A 3 month old girl developed a fulminant hepatic failure after ingestion of less than 8 ml of clove oil (exact amount not documented). She was successfully treated with N-acetylcystein infusion and recovered completely (Eisen et al 2004).

A similar case is reported by Janes et al (2005): a 15 month old boy developed a fulminant hepatic failure after ingestion of 10 ml of clove oil. After 24 h, the ALT level was in excess of 13,000 U/l, with blood urea and creatinine of 11.8 mmol and 134 µmol/l respectively. The hepatic impairment resolved after intravenous administration of N-acetylcysteine so that 6 h later, the ALT level was approximately 10,000 U/l. The liver function and clinical status improved over the next 4 days.

5.6. Overall conclusions on clinical safety

Clove essential oil acts in high concentrations as local irritant, allergic reactions may also be possible. However, when applied in diluted form, no reports on severe adverse events are published. When applied correctly in the proposed routes of administration, clove essential oil can be considered as clinically safe.

6. Overall conclusions

The positive effects of Caryophylli flos and Caryophylli floris aetheroleum and preparations thereof on inflammatory changes of the oral and pharyngeal mucosa and for topical anaesthesia have long been recognised empirically. The use is made plausible by pharmacological data. There is a lack of controlled clinical studies, using herbal preparations, containing the herbal substance Caryophylli flos or Caryophylli floris aetheroleum.

In conclusion, Caryopyhlli flos and Caryophylli floris aetheroleum and its preparations can be regarded as traditionally used, in the following indications: temporary relief of toothache due to a dental cavity and symptomatic treatment of minor inflammations in the mouth or the throat.

There is no documented use of medicinal products containing Caryophylli flos as the only active ingredient. Therefore no monograph for Caryophylli flos has been developed, which is communicated in a public statement.

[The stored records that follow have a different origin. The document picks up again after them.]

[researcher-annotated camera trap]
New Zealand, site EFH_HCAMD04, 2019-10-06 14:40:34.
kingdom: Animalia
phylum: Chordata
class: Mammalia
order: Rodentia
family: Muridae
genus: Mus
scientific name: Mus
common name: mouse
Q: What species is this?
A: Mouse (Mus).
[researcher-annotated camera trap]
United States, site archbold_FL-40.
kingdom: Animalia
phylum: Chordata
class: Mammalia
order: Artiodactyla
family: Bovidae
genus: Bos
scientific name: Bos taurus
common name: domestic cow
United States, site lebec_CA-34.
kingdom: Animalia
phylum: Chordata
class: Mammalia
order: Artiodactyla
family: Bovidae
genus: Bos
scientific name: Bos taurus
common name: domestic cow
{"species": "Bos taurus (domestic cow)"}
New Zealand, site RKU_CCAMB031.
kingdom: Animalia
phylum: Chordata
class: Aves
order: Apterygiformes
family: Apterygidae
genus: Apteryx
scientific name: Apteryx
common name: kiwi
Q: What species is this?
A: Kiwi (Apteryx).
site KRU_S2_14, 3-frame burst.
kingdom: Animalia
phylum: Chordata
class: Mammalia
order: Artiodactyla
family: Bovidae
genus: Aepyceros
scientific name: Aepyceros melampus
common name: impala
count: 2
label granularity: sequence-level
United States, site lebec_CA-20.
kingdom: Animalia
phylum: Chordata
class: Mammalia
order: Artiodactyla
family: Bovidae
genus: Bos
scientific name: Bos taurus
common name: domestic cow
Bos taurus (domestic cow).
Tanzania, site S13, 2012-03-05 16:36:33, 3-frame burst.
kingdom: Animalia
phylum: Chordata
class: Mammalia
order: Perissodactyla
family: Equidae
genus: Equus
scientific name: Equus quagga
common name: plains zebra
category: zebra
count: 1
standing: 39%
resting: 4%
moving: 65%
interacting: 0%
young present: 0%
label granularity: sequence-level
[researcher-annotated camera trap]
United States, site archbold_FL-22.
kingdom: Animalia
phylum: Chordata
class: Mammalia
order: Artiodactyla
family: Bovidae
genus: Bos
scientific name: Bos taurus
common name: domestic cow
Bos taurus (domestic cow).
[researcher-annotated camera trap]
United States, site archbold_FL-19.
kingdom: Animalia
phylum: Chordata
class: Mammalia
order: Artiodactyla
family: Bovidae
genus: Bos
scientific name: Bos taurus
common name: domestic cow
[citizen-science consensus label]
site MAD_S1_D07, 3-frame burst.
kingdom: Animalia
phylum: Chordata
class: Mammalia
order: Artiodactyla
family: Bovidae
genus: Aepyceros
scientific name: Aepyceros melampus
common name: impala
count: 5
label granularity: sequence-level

In Caryophylli aetheroleum, the main component eugenol gives reason for safety concerns. Natural compounds with a similar allylbenzene structure, like safrole and methyleugenol, are known as genotoxic carcinogens. Available data regarding genotoxicity of eugenol are inconsistent and equivocal. In general the toxicity of eugenol is estimated to be considerably lower compared to methyleugenol. In the human liver, the rate of detoxification reactions of the 2’, 3’ epoxide metabolites appears to be considerably higher compared to rat liver. Due to the presence of a free para-hydroxyl group, eugenol is much more easily conjugated with sulphate and glucuronide resulting in a reduced probability of the formation of reactive metabolites compared to methyleugenol. Additionally, when considering the relatively high concentrations of eugenol used in the carcinogenicity studies the actual risk for short term use seems to be relatively low.

Therefore, from the potential toxicity point of view, the short term local use of clove oil for the temporary relief of toothache due to a dental cavity and for the symptomatic treatment of minor inflammations in the mouth or the throat in traditional herbal medicinal products can be supported.

The safety concerns do not allow the establishment of a Community list entry.